Indígenas Pataxó bloquearam uma rodovia estadual em Arraial d’Ajuda, distrito de Porto Seguro, na noite de terça-feira (2). O protesto ocorreu após a divulgação de uma decisão da Justiça Federal que determinou a desocupação da Fazenda Santo Amaro, área ocupada pela comunidade Aldeia Velha há décadas.
A liminar estabelece um prazo de 60 dias para a saída voluntária dos ocupantes. Com isso, a mobilização ganhou força entre os indígenas da região, que contestam a medida judicial.
O juiz federal Pablo Baldivieso, da Subseção Judiciária de Eunápolis, assinou a decisão. O processo envolve a empresa Cosvar Agropecuária, a Fundação Nacional dos Povos Indígenas (Funai), a União e o Ministério Público Federal (MPF).
Caso os ocupantes não deixem a área dentro do prazo, os órgãos competentes poderão cumprir uma retirada forçada. Além disso, a operação deverá seguir protocolos humanitários definidos pelo Conselho Nacional de Justiça (CNJ).

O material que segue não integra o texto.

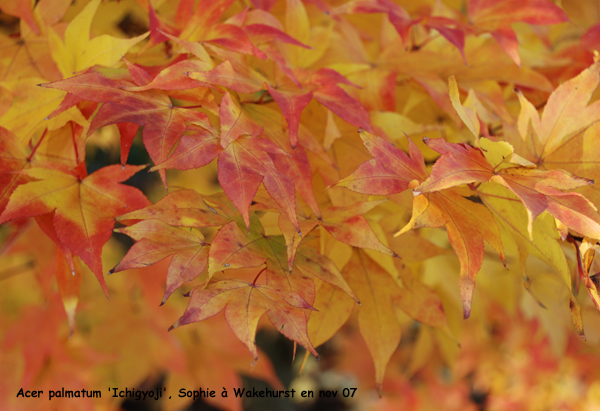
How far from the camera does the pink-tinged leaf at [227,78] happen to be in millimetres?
340

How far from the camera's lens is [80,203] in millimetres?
390

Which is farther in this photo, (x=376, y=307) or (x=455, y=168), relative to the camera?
(x=376, y=307)

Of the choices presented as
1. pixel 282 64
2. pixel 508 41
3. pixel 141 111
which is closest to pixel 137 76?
pixel 141 111

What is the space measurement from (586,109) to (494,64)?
0.17m

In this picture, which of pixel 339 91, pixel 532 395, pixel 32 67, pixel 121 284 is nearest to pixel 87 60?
pixel 32 67

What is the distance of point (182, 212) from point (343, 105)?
7.2 inches

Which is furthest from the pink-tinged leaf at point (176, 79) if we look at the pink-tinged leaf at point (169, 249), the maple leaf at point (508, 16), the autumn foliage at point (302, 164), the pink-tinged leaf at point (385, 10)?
the maple leaf at point (508, 16)

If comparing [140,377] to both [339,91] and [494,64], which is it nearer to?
[339,91]

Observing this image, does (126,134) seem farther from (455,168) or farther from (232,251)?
(455,168)

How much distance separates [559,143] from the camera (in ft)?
1.34

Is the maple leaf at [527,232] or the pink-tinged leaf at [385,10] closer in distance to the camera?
the maple leaf at [527,232]

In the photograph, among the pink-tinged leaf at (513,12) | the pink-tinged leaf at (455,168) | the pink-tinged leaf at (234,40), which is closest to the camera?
the pink-tinged leaf at (455,168)

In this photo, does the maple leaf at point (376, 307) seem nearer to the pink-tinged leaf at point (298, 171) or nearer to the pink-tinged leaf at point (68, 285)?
the pink-tinged leaf at point (298, 171)

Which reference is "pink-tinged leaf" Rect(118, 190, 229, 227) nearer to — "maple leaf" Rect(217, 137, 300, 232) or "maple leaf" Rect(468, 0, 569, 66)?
"maple leaf" Rect(217, 137, 300, 232)
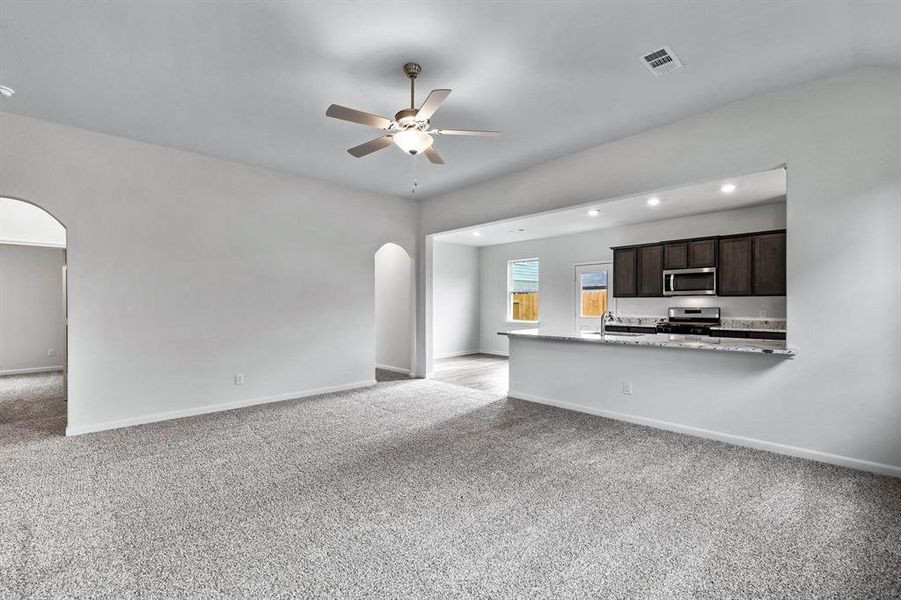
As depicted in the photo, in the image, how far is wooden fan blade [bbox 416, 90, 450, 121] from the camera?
246 centimetres

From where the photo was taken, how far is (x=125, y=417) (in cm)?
414

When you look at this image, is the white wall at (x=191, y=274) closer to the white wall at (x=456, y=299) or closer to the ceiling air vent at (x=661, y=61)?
the ceiling air vent at (x=661, y=61)

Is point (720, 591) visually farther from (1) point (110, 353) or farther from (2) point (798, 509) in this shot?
(1) point (110, 353)

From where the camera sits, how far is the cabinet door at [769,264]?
5.76 m

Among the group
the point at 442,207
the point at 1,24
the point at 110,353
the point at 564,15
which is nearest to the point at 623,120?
the point at 564,15

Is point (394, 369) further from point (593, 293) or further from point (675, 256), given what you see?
point (675, 256)

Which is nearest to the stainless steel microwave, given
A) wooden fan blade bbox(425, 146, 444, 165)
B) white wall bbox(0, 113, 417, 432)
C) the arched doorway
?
white wall bbox(0, 113, 417, 432)

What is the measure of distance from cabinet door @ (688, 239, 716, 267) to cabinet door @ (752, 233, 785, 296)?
1.71 feet

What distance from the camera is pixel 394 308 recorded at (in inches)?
293

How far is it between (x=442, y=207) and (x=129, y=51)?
4128 millimetres

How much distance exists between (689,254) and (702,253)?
184 millimetres

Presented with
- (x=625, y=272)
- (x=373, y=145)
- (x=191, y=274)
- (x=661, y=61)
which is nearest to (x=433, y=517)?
(x=373, y=145)

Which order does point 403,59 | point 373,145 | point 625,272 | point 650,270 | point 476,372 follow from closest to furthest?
point 403,59
point 373,145
point 650,270
point 476,372
point 625,272

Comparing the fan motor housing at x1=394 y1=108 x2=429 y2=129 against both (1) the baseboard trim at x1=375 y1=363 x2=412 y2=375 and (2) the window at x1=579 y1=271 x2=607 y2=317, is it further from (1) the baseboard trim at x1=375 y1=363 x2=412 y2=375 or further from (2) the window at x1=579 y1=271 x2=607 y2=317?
(2) the window at x1=579 y1=271 x2=607 y2=317
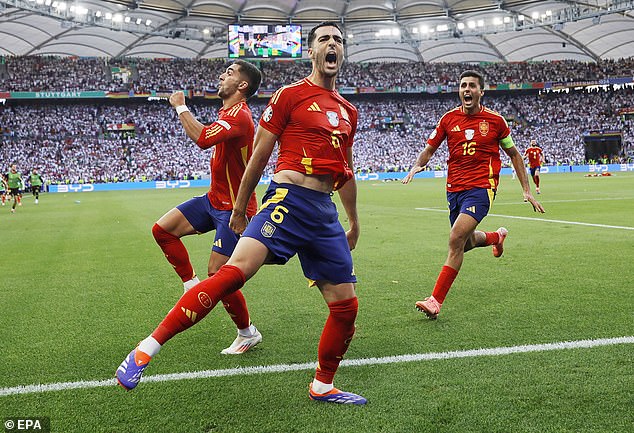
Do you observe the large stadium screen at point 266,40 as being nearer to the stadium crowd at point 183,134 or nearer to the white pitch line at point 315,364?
the stadium crowd at point 183,134

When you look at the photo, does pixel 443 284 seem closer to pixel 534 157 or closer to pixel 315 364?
pixel 315 364

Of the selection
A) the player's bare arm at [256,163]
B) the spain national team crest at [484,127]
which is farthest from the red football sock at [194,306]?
the spain national team crest at [484,127]

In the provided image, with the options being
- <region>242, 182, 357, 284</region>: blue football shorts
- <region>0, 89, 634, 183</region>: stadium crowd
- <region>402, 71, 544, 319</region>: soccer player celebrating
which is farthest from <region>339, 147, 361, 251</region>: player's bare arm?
<region>0, 89, 634, 183</region>: stadium crowd

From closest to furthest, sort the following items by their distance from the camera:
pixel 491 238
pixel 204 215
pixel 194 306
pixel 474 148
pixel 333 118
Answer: pixel 194 306 → pixel 333 118 → pixel 204 215 → pixel 474 148 → pixel 491 238

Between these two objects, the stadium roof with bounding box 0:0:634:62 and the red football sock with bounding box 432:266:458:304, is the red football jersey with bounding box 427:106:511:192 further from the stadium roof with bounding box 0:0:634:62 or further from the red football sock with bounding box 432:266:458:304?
the stadium roof with bounding box 0:0:634:62

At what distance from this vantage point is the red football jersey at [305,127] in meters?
3.65

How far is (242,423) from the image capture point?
322 centimetres

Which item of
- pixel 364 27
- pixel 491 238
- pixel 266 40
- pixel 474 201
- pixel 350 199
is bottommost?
pixel 491 238

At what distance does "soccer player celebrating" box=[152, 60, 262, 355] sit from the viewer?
4491 mm

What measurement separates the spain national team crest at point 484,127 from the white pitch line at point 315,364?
9.03 feet

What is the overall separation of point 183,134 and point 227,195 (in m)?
58.2

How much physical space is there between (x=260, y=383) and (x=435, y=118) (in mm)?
64330

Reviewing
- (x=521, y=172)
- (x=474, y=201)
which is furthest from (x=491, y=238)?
(x=474, y=201)

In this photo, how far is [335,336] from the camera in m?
3.66
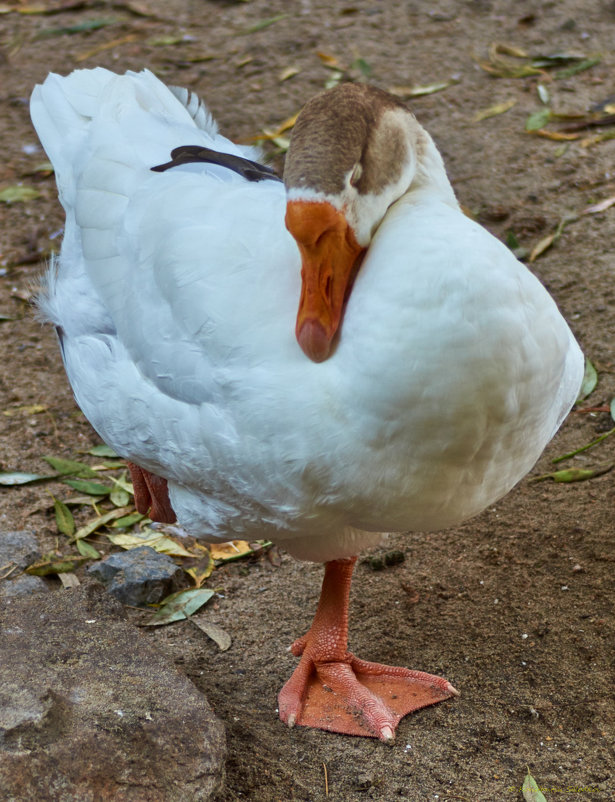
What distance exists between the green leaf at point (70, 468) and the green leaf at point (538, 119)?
10.9 ft

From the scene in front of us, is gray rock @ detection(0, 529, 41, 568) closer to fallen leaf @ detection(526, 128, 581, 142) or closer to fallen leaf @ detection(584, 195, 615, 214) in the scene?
fallen leaf @ detection(584, 195, 615, 214)

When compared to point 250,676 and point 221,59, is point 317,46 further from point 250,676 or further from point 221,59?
point 250,676

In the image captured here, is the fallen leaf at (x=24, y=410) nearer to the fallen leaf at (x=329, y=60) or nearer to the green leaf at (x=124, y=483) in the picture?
the green leaf at (x=124, y=483)

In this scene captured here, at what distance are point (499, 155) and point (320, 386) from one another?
12.9ft

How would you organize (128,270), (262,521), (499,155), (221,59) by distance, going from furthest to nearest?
1. (221,59)
2. (499,155)
3. (128,270)
4. (262,521)

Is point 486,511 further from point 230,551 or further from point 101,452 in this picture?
point 101,452

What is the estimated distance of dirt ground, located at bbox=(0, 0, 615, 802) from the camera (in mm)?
2842

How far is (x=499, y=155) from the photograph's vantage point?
5.72m

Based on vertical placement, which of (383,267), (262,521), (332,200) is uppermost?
(332,200)

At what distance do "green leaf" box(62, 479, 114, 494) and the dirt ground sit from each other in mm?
48

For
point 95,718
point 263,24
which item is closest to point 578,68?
point 263,24

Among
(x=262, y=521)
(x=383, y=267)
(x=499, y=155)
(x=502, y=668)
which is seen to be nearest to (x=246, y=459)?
(x=262, y=521)

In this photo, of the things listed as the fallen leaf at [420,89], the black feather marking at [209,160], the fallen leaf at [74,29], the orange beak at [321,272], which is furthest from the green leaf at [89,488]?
the fallen leaf at [74,29]

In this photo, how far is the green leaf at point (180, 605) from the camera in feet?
11.5
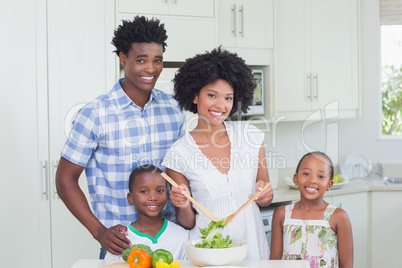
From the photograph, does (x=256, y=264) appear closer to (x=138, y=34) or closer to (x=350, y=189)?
(x=138, y=34)

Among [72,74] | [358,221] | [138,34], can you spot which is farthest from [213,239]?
[358,221]

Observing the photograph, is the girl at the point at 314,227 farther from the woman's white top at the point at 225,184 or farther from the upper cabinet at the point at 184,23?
the upper cabinet at the point at 184,23

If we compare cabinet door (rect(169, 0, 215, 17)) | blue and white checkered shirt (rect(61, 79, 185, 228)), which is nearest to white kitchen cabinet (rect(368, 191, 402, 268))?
cabinet door (rect(169, 0, 215, 17))

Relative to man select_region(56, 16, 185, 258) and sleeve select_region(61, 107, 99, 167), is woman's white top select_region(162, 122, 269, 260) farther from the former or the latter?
sleeve select_region(61, 107, 99, 167)

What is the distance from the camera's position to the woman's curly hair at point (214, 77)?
2188mm

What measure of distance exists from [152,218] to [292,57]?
200 centimetres

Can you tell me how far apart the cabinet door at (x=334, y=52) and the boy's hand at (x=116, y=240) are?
2.24 metres

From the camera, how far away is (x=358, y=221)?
3.85 metres

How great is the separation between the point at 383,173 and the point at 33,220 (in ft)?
8.17

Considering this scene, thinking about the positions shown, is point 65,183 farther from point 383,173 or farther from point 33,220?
point 383,173

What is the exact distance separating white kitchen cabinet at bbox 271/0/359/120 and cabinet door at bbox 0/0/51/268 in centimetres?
154

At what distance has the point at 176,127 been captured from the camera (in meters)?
2.39

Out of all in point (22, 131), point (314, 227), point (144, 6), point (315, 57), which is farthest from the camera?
point (315, 57)

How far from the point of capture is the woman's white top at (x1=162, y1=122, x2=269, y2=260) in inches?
86.0
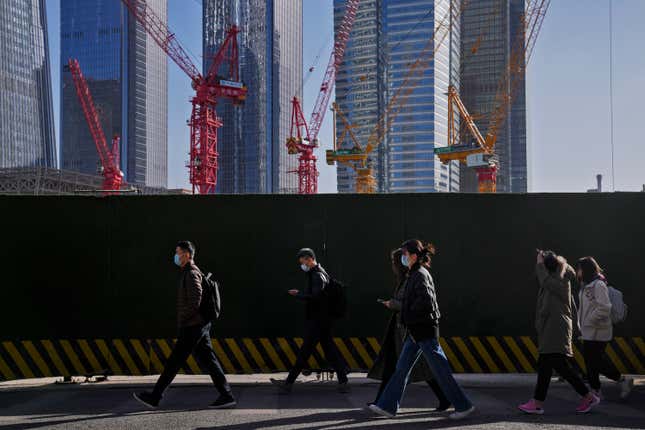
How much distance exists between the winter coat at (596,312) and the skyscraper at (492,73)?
14359cm

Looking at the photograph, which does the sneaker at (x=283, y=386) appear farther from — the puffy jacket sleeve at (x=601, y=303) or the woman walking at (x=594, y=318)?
the puffy jacket sleeve at (x=601, y=303)

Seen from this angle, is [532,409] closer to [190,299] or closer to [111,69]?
[190,299]

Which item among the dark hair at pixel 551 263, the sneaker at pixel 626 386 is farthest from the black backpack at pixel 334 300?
the sneaker at pixel 626 386

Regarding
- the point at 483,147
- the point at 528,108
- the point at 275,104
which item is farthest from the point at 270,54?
the point at 483,147

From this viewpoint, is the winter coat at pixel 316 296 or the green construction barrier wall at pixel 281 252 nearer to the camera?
the winter coat at pixel 316 296

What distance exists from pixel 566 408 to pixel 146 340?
18.1ft

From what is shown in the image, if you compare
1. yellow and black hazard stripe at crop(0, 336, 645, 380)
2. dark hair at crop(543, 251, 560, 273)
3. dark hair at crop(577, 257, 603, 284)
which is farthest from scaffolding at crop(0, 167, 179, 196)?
dark hair at crop(543, 251, 560, 273)

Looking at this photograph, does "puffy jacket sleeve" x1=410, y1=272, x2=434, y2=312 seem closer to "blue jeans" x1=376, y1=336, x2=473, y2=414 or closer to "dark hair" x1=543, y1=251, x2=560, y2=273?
"blue jeans" x1=376, y1=336, x2=473, y2=414

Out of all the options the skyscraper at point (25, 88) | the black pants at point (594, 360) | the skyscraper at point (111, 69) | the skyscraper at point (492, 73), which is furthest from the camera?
the skyscraper at point (111, 69)

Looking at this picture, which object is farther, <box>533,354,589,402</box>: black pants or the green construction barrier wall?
the green construction barrier wall

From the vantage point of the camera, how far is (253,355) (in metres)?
9.68

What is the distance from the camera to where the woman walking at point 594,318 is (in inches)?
312

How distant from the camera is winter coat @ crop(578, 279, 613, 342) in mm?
7910

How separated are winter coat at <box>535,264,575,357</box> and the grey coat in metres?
1.25
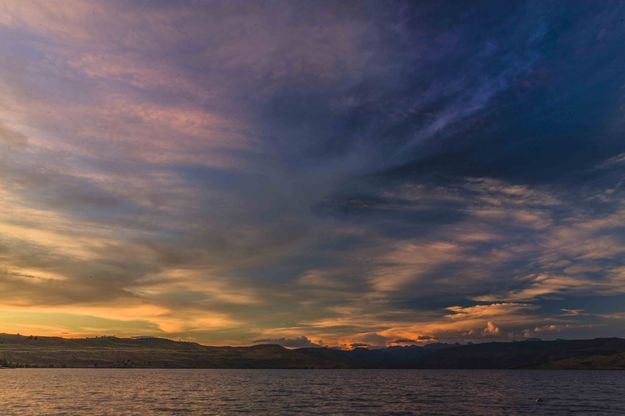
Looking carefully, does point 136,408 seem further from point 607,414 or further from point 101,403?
point 607,414

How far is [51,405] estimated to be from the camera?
4483 inches

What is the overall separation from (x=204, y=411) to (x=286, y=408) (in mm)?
A: 20121

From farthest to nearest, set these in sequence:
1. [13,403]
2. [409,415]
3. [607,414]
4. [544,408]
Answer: [544,408] < [13,403] < [607,414] < [409,415]

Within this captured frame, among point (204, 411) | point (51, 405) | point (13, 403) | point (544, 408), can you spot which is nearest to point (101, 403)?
point (51, 405)

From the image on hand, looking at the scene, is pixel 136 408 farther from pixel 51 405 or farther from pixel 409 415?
pixel 409 415

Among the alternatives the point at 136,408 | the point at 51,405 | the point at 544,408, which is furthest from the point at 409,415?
the point at 51,405

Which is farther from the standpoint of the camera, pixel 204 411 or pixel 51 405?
pixel 51 405

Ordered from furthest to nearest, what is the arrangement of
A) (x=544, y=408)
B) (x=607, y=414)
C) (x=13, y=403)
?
(x=544, y=408) < (x=13, y=403) < (x=607, y=414)

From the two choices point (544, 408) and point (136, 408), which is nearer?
point (136, 408)

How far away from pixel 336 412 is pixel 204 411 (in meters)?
29.5

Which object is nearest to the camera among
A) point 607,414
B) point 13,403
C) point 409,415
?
point 409,415

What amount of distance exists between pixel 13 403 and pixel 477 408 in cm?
11589

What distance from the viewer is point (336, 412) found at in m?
107

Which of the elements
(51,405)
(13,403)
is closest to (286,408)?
(51,405)
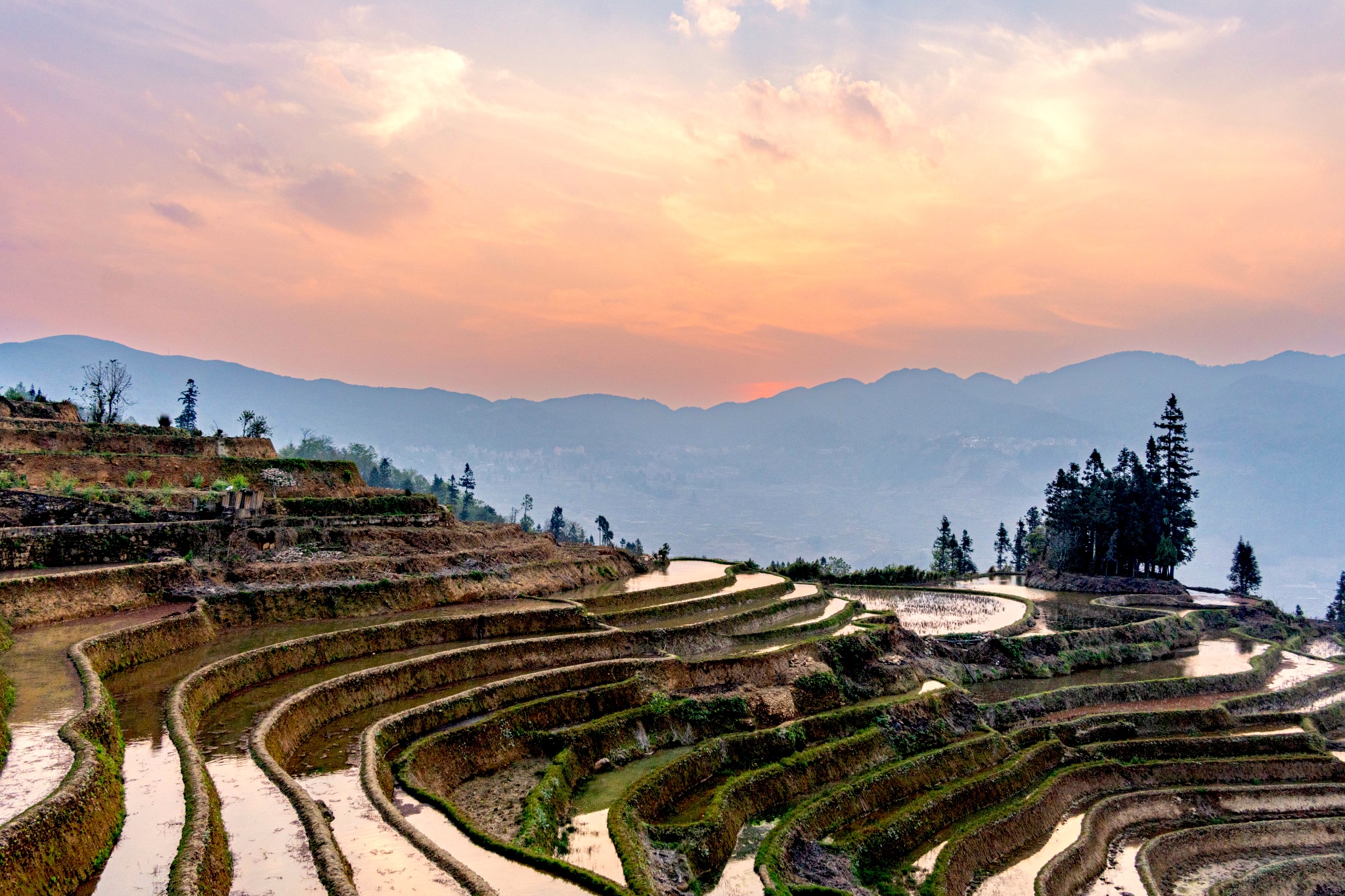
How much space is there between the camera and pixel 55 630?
21562 millimetres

Segundo a decisão, a empresa possui direito possessório consolidado sobre a área. O magistrado também citou um entendimento recente do Supremo Tribunal Federal (STF) relacionado ao caso.
A Fazenda Santo Amaro possui cerca de 1.275 hectares. A disputa pela posse do território ocorre há quase três décadas e envolve reivindicações históricas da comunidade indígena.
Em abril de 2024, o presidente Luiz Inácio Lula da Silva homologou a Terra Indígena Aldeia Velha. Na época, o ato oficializou a demarcação do território durante uma cerimônia federal.
No entanto, a homologação passou a enfrentar questionamentos na Justiça. Posteriormente, uma decisão do STF suspendeu os efeitos do reconhecimento da área.
Em meio ao protesto, o prefeito de Porto Seguro, Jânio Natal, informou que acompanha o caso. Segundo ele, a administração municipal solicitou uma análise detalhada do processo ao setor jurídico da prefeitura.
Além disso, o gestor afirmou que pretende discutir o tema com lideranças indígenas após retornar à cidade. Enquanto isso, o município continuará monitorando os desdobramentos da disputa.
O bloqueio da rodovia reforça a tensão em torno de um dos conflitos fundiários mais antigos do extremo sul da Bahia. Dessa forma, o caso segue mobilizando indígenas, autoridades públicas e proprietários rurais. Até o momento, não há informação oficial sobre mudanças na decisão judicial.